We can write a function using `tokenize` to backport this feature to Python
3.5. Some experimentation shows how the new literals tokenize in Python 3.5:

- `123_456` tokenizes as [`NUMBER`](number) (`123`) and
  [`NAME`](name) (`_456`). In general, multiple underscores
  between tokens will tokenize like this.

- Additionally, underscores are allowed after base specifiers, like `0x_1`.
  This also tokenizes as [`NUMBER`](number) (`0`) and
  [`NAME`](name) (`x_1`). Since [`NUMBER`](number) and
  [`NAME`](name) tokens cannot appear next to one another in valid
  Python, we can simply combine them when they do.

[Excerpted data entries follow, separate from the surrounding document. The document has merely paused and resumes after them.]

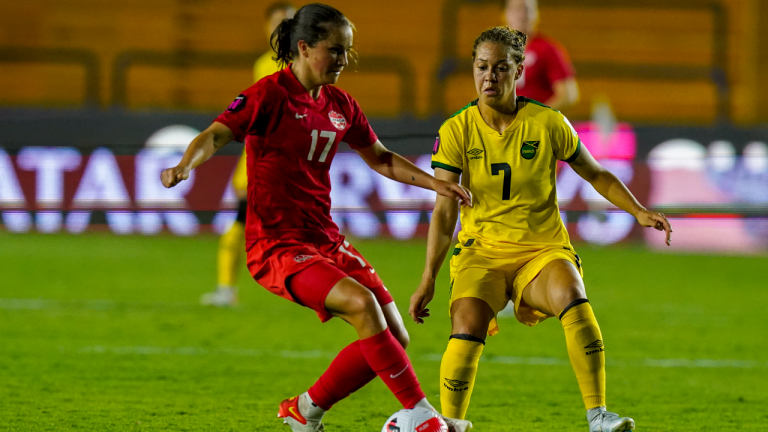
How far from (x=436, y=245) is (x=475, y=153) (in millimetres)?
441

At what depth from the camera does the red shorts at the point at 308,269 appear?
3947 millimetres

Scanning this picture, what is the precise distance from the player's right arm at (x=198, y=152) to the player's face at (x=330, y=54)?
45 centimetres

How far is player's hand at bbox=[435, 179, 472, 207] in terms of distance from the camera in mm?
3953

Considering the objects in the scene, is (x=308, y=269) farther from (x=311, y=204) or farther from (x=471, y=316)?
(x=471, y=316)

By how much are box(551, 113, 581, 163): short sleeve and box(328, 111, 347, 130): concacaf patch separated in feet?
2.87

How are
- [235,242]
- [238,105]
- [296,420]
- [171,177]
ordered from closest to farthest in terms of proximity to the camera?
[171,177]
[238,105]
[296,420]
[235,242]

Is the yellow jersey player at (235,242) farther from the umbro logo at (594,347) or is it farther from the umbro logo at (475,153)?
the umbro logo at (594,347)

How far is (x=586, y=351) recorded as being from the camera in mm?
3902

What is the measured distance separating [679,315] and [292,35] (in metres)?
5.10

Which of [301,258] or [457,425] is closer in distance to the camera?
[457,425]

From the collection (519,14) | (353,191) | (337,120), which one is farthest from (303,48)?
(353,191)

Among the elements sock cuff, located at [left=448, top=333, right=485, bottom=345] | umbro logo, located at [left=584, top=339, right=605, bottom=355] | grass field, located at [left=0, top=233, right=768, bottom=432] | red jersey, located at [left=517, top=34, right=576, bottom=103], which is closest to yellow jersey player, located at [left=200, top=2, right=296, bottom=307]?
grass field, located at [left=0, top=233, right=768, bottom=432]

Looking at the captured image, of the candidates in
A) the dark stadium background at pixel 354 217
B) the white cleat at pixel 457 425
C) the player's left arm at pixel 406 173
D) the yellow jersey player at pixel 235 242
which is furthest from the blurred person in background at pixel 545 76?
the white cleat at pixel 457 425

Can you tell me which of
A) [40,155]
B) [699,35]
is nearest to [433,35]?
[699,35]
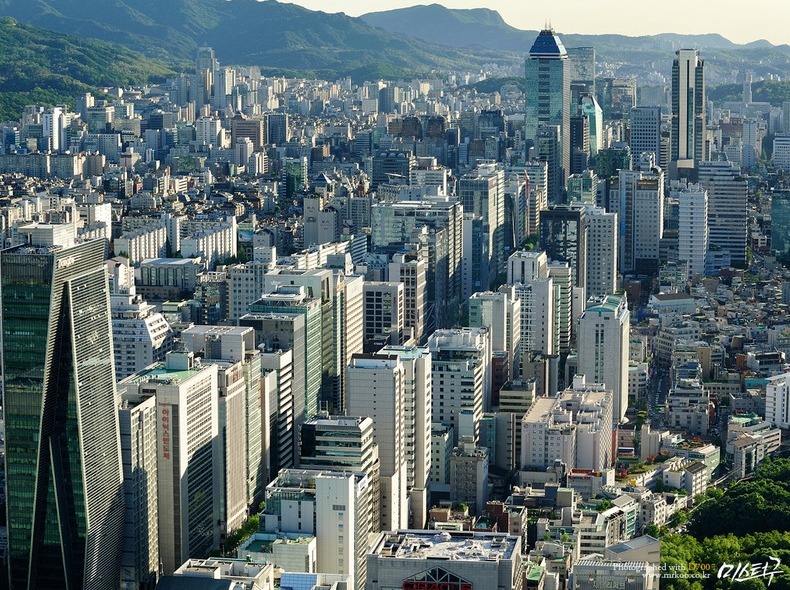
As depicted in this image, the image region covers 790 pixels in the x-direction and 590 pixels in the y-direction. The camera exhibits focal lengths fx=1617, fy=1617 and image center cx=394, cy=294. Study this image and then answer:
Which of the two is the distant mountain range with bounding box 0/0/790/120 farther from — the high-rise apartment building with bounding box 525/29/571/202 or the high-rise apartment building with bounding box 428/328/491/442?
the high-rise apartment building with bounding box 428/328/491/442

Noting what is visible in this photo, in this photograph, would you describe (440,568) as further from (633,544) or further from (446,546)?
(633,544)

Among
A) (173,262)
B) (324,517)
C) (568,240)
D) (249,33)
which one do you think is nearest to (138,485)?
(324,517)

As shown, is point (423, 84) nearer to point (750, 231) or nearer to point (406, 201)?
point (750, 231)

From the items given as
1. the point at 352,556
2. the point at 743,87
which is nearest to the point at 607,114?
the point at 743,87

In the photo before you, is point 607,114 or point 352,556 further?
point 607,114

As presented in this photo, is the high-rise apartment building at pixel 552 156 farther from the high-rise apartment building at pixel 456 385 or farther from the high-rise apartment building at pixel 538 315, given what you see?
the high-rise apartment building at pixel 456 385

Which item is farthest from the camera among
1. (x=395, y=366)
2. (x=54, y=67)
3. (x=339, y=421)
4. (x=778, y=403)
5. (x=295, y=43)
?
(x=295, y=43)

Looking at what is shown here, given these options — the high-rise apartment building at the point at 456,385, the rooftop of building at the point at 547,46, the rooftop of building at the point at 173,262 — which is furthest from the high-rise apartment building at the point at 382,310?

- Finally, if an underscore appears before the `.` in a floating point
  literal, like `1_2.3_4` it will tokenize [`NUMBER`](number)
  (`1`), [`NAME`](name) (`_2`), [`NUMBER`](number)
  (`.3`), [`NAME`](name) (`_4`).

Note that in this example, the [`ENCODING`](encoding) token allows
us to access `result[-1]` unconditionally, as we know there must always be at
least this token already processed before any [`NAME`](name)
token. This is often a useful property the [`ENCODING`](encoding)
allows us to take advantage of.

We do some basic checks here to not allow spaces before underscores and double
underscores, which are not allowed in Python 3.6. But for simplicity, this
function takes a [garbage in, garbage
out](https://en.wikipedia.org/wiki/Garbage_in,_garbage_out) approach. Invalid
syntax in Python 3.6, like `123a_bc`, will transform to something that is
still invalid syntax in Python 3.5 (`123abc`).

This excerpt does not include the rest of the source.